Capt. William J. Tate (December 1, 1869 - June 8, 1953) was the North Landing Lighthouse keeper from 1915 to 1939. He was also an aviation pioneer, having helped the Wright Brothers assemble their aircraft at Kill Devil Hill on the Outer Banks.

Tate was responsible for keeping lit a string of 42 lights stretching over 65 miles of waterway. In addition, William was also responsible for maintaining his keepers quarters. During his years of service, William J. Tate was cited frequently in the Report of the Commissioner of Lighthouses for saving lives and property, which is no small feat. In fact, he is cited so often that Coast Guard Historian Dr. Robert Browning remarked, "it is truly amazing that any one man would be cited so many times."

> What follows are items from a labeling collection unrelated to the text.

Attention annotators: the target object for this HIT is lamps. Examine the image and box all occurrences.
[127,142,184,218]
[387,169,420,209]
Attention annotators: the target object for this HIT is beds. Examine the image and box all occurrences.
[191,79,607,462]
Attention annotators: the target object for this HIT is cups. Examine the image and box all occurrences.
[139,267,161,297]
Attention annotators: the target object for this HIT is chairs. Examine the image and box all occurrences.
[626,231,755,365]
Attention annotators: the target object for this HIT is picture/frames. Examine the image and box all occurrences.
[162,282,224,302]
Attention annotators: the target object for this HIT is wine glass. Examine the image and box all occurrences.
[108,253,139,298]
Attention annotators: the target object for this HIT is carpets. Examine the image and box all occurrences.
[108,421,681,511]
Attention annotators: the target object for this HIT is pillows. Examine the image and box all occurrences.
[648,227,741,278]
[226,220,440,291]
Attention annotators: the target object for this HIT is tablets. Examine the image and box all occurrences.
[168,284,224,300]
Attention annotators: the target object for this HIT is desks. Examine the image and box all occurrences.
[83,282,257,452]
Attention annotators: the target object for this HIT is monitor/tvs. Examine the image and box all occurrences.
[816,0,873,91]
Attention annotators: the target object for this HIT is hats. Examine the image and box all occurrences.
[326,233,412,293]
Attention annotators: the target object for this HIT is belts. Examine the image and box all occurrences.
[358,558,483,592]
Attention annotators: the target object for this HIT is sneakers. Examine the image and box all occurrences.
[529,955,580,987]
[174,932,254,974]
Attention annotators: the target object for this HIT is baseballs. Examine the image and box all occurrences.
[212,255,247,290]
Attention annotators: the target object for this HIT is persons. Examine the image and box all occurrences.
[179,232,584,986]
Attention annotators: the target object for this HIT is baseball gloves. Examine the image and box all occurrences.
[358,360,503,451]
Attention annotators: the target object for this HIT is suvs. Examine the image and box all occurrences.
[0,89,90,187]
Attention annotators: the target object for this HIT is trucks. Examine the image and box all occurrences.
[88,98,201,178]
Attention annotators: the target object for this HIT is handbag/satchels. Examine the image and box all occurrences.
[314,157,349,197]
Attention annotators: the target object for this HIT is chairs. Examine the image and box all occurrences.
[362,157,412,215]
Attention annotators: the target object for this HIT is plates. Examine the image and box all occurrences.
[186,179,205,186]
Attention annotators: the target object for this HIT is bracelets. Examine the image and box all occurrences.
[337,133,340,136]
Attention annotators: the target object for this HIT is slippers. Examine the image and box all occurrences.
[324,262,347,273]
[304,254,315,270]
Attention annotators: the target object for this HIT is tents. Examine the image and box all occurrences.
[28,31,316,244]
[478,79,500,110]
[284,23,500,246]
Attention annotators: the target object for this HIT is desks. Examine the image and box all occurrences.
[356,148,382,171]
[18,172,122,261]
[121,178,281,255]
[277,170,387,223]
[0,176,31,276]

The citations from just his 1917 rescues read as follows:
- Tate assisted in floating the gasoline freighter that had gone ashore near his station.
- Tate saved from stranding a raft of 25,000 feet of timber, which had broken from its moorings.
- Tate floated the gasoline freighter R. C. Beaman, which had stranded near the light station."
- Tate floated the boat Muriel Dean and assisted in repairing a disabled motor boat.
- Tate floated the R. C. Beaman, which had again gone aground near the station.
- Tate piloted the yacht to harbor after it had gotten out of the channel during thick weather.
- Tate floated a yacht which had stranded in North River, and put the engine of the yacht Abeola, which had stopped at the light station, in working order.
- Tate rendered assistance to the occupants of a disabled motor boat and assisted in its repair.
- Tate rendered assistance to a party of flyers and made repairs to the aircraft.
- Tate towed to harbor a disabled motor boat.
- Tate went to the assistance of a boat that had grounded near the Light.
- Tate rendered assistance to a vessel which ran aground near North Landing River Light Station.

William's hard work did not go unnoticed. He was given over $400 in raises between 1917 and 1921 to make him one of the best-paid keepers in the United States Lighthouse Service.

William's interest in aviation continued throughout his life. Coupling his interest in flight with his duty as a lighthouse keeper, William Tate realized his dream of flying and became the first member of the Lighthouse Service to inspect lighted Aids to Navigation from an airplane. The flight was made in April, 1920. His report states: "This keeper made the trip along the river in an airplane, flying, about on a level with the lights and within 50 feet of the same, and it was easily seen whether they were burning." This eventually led to the formation of the Lighthouse Service Air Arm, which checked Aids to Navigation from the air.

He helped raise money for a flight monument in Kitty Hawk.

The USCG coastal buoy tender William Tate (WLM-560) based in Philadelphia, Pennsylvania is named after him.